All along, Lower Decks has poked loving fun at earlier Star Trek series, playing with their episode formulas, mining their plot points, pointing out continuity errors, and effectively using it all for comedy. In this episode, Lower Decks turned its gaze toward a mirror, having good-natured fun at its own expense. The Mariner/Tendi story line repeatedly pointed out how Mariner and Tendi don't ever have story lines together. Each character was shocked to learn things about the other that we the audience already know. And there were fun jokes about recurring Star Trek aliens from Nausicaans to Orions to Klingons to Caitians.
Bringing Tom Paris on for a brief cameo (voiced by the man himself, Robert Duncan McNeill) was something of a magic trick. Though he had perhaps just two minutes of screen time -- and that time mentioned some of the worst elements of Voyager, from Kazon to the episode "Threshold" -- it didn't feel at all like they were being mean to either the series or the character. (Not even when the captain cautioned Paris against getting them lost in the Delta Quadrant as he took the helm.) If anyone seemed to be the target of a maybe-not-just-playful ribbing, it was "Boimler as Star Trek fan," dragging around his cherished collectible in search of an autograph. (But then, they have actually now made that Tom Paris plate in the real world, and plenty of Trekkers who can take a joke are apparently buying it.)

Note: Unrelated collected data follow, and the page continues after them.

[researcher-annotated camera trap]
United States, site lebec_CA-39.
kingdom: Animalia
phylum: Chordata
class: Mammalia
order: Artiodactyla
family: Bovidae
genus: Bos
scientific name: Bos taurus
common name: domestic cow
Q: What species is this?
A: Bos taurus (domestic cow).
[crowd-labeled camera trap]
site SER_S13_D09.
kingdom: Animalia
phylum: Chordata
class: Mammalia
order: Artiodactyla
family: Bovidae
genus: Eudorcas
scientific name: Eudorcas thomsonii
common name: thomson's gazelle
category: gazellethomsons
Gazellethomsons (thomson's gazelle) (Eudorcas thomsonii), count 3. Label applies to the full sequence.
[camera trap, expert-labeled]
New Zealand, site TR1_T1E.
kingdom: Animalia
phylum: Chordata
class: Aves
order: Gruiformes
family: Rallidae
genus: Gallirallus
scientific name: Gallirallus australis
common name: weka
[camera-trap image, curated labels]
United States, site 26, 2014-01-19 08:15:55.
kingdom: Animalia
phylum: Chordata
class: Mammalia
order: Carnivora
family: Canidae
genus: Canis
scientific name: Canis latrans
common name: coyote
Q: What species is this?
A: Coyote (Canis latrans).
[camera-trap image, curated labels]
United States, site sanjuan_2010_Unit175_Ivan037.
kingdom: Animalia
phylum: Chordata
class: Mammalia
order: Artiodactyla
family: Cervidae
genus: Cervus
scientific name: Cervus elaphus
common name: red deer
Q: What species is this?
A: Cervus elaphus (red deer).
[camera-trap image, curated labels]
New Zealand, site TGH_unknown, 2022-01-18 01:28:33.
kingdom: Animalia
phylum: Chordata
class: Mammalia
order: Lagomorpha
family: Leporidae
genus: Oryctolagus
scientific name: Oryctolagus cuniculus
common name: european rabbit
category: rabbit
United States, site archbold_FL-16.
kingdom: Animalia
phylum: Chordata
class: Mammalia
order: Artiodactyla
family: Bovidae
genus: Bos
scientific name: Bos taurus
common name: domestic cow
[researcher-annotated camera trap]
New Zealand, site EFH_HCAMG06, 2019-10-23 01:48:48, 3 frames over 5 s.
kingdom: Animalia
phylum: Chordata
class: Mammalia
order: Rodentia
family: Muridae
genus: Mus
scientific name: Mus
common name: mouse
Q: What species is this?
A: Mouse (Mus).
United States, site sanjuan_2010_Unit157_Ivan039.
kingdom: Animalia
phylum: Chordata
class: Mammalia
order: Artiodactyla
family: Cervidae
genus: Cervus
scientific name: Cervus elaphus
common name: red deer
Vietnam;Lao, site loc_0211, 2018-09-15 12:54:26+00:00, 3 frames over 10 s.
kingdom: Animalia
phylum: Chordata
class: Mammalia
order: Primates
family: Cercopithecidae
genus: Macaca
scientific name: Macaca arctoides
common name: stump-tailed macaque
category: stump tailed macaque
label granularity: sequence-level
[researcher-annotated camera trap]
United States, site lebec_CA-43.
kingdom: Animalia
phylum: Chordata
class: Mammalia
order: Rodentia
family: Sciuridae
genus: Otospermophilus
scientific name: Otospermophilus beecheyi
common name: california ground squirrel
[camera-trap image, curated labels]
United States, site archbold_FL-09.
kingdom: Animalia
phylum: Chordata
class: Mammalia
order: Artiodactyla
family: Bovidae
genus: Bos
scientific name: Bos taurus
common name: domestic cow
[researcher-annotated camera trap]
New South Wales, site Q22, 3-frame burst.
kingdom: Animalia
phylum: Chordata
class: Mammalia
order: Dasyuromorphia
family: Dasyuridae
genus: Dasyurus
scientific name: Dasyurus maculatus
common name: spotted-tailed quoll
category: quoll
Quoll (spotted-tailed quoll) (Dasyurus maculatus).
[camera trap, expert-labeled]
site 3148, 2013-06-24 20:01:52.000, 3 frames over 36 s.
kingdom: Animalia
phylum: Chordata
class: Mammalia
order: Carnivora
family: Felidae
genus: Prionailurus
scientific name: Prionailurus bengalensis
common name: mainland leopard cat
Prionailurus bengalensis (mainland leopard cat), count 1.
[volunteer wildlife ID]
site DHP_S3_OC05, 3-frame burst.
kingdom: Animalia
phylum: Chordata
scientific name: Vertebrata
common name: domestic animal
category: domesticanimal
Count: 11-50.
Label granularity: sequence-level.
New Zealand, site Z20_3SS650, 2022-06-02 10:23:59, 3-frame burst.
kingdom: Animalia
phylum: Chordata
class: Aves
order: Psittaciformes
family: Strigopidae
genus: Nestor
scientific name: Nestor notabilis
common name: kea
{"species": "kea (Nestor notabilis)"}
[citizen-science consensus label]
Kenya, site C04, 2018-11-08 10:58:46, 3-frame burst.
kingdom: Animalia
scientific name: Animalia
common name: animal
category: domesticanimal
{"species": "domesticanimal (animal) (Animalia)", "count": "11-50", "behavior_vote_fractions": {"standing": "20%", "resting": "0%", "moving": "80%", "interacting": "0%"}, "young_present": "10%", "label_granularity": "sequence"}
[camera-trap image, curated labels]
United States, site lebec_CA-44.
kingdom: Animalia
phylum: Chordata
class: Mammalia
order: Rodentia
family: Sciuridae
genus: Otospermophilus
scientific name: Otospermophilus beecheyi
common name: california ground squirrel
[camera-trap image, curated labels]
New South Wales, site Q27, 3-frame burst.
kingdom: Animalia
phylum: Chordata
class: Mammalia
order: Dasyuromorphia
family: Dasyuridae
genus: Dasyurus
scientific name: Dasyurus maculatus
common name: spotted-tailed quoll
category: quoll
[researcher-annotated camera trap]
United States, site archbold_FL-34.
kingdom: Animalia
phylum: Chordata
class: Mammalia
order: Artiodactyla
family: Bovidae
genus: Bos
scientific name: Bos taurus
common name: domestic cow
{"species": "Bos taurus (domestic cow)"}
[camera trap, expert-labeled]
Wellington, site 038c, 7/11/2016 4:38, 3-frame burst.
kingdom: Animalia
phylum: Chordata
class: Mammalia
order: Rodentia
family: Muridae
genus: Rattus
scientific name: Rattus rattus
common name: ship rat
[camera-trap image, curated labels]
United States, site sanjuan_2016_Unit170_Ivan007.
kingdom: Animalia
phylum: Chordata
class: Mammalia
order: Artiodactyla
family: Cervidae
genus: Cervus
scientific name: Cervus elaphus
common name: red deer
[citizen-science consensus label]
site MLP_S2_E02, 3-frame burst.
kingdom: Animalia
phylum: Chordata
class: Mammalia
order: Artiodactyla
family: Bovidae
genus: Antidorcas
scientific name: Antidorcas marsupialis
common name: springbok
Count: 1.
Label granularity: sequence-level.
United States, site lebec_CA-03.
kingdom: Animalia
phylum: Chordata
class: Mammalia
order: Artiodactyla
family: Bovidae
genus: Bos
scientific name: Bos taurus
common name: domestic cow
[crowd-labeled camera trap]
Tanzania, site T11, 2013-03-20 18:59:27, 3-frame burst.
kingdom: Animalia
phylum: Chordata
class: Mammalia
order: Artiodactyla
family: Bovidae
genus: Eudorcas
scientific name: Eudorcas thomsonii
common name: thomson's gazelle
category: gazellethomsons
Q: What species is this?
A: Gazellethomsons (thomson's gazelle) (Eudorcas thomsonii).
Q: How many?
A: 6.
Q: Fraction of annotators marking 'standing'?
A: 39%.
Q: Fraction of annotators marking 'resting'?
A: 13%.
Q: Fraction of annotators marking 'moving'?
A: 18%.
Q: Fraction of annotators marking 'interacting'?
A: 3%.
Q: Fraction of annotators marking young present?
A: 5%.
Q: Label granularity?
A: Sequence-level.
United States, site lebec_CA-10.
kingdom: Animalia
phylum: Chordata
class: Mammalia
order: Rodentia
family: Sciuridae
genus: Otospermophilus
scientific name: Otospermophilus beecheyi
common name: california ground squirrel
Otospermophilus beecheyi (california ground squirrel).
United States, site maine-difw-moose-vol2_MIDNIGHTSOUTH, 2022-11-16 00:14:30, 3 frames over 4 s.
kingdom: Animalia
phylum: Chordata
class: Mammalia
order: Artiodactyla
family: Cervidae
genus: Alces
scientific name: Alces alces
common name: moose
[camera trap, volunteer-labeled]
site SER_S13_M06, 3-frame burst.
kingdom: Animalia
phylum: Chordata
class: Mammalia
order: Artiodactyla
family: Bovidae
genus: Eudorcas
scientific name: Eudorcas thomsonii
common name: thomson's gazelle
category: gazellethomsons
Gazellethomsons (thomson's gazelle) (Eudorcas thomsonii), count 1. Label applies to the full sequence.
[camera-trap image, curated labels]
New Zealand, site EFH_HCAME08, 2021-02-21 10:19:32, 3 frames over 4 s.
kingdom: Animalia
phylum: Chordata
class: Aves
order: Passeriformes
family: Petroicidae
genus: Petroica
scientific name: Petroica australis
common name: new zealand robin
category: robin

In perhaps a failure of my own imagination, I never considered the possibility that after dying in the season one finale, Shaxs would be resurrected to continue on the show. But in an especially Lower Decks take on that idea, we aren't told exactly how it happened. (Though we were told nearly a dozen other ways such resurrections have happened on previous Star Trek episodes.) And it was actually meaningful -- about as serious as Lower Decks ever gets -- that this return aroused feelings of guilt in Rutherford, who felt responsible for Shaxs' death.
It was another really great episode of Lower Decks, which so far seems to have stepped up to a consistently higher level this season. I give "We'll Always Have Tom Paris" an A-.